I’ve learnt a lot from Chris Corrigan and the way I’ve learnt it has been interesting to me.
For example I’d hear Chris emphasise that facilitation is a practice. At first I was a bit puzzled by this idea, I got that he meant something important, had a vague sense of what it might be, and was left wondering exactly what he meant. Rather than push him for a detailed answer, I left it hanging as question. And you know what? Over time, I’ve found myself growing a strong sense of what it means to me and now find myself advocating it too. Being a practice – for me – is in part about commitment to the work, and to understanding that it can never be perfected. I try not make facilitation about success and getting it right, but to do it well and stay open to mistakes, failures and the learning they bring. I said similar stuff here. But I still can’t give you a perfect explanation, because I still find myself exploring what this idea of facilitation-as- practice means to me.

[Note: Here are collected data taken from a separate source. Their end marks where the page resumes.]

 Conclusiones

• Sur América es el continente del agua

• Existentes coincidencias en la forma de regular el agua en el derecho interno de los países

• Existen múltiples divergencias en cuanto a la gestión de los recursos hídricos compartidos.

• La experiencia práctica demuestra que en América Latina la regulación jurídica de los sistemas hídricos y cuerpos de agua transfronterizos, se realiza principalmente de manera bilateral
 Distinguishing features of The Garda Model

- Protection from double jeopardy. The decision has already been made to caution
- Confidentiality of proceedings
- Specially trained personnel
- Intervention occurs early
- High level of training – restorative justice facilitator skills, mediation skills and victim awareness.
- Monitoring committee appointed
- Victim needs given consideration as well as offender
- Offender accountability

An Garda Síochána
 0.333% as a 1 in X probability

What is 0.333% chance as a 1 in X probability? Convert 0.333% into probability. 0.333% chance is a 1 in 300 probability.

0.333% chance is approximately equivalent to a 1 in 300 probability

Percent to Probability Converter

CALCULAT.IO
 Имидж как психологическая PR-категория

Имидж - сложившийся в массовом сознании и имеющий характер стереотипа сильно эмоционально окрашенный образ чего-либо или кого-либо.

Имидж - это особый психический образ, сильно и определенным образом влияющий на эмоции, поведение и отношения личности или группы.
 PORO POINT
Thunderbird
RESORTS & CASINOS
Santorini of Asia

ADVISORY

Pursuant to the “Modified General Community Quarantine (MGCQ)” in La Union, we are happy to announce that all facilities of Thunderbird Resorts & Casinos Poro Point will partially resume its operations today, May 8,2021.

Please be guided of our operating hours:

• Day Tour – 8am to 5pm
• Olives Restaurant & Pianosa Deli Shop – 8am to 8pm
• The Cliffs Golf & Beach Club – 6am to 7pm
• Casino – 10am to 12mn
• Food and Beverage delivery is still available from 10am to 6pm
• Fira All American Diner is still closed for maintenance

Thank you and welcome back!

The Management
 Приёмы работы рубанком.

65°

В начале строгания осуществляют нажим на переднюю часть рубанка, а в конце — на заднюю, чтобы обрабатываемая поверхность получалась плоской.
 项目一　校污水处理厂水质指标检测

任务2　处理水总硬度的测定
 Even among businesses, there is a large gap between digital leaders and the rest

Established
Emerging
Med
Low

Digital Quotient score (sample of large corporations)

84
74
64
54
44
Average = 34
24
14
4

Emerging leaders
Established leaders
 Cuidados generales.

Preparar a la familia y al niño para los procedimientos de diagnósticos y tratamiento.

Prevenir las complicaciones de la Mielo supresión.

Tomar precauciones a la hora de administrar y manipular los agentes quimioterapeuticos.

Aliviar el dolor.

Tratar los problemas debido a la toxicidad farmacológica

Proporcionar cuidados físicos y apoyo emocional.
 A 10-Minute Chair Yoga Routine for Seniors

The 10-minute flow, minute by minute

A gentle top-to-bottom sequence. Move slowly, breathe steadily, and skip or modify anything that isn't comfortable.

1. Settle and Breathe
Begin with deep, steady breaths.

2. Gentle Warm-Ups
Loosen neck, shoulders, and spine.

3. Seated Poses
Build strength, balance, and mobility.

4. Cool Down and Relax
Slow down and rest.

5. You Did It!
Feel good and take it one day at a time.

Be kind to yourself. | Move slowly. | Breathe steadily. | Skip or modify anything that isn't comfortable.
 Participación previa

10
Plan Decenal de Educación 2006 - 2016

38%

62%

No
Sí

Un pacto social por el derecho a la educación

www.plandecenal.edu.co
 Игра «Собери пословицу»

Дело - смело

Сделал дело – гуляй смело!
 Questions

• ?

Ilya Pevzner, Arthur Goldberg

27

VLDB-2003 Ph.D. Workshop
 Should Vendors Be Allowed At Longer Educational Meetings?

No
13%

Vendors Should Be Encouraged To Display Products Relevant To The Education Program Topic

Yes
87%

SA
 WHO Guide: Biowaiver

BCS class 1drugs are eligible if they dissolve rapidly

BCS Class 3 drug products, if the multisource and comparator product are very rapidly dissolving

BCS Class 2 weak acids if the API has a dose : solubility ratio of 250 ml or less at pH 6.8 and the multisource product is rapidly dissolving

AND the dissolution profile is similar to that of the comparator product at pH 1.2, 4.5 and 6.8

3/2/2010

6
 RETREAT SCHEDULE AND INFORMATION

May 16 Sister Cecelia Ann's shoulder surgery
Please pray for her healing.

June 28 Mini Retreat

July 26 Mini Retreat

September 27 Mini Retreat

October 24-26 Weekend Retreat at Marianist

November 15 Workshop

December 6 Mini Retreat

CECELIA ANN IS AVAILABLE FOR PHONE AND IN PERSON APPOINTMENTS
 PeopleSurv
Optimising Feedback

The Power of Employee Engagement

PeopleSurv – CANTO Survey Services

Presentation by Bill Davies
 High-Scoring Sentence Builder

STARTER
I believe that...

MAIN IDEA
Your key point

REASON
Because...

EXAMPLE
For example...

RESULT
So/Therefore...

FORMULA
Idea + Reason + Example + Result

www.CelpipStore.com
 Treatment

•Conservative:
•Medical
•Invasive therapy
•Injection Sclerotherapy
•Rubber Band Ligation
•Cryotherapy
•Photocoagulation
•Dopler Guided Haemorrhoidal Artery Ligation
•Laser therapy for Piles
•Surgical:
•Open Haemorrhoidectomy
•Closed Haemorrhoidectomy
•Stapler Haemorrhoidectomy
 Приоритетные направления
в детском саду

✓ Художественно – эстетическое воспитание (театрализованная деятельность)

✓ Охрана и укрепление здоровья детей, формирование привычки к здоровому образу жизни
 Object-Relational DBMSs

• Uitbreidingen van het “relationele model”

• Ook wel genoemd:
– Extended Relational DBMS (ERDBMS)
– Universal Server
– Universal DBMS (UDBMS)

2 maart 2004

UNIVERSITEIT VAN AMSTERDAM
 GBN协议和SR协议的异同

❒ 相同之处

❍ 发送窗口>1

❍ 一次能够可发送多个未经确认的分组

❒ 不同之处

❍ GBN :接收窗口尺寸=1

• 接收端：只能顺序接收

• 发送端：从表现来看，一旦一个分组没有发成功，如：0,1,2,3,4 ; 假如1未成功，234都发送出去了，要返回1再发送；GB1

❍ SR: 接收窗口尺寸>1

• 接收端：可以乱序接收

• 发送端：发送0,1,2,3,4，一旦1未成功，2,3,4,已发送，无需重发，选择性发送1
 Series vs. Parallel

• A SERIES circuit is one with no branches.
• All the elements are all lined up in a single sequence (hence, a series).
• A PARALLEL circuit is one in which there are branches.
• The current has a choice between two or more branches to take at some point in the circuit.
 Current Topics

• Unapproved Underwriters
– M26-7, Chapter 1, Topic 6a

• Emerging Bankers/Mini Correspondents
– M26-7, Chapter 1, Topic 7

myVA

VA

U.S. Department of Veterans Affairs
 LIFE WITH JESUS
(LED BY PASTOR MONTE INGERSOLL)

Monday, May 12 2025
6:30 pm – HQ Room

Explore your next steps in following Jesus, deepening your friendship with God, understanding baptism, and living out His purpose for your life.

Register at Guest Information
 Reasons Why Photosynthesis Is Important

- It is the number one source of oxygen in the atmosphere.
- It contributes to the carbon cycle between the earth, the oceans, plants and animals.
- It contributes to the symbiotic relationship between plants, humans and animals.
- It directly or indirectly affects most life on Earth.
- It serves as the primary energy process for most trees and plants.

Second example: Chris would talk about “holding questions”. Again, my first reaction was: eh? It sounded a bit crazy to me, but just sensible enough to leave me with this puzzle, what would be good about that?. I was probably only just on the curious side of cynical. And again over time, I’ve started to get clearer, and more enthusiastic about the idea of sitting with questions instead of always anxiously demanding answers. Today, Chris write a bit more about the practice of holding questions, which is, you’ll probably have noticed, what this post is all about.
We’re often very attached to certainty, and to ending meetings with “definite outcomes” and sometimes end up with matching language. (My friend James quips about a meeting where everyone agreed that what they needed was a “measurable, implementable, deliverable”). Sometimes leaving with a good question is much more engaging, even if at first it’s a bit frustrating.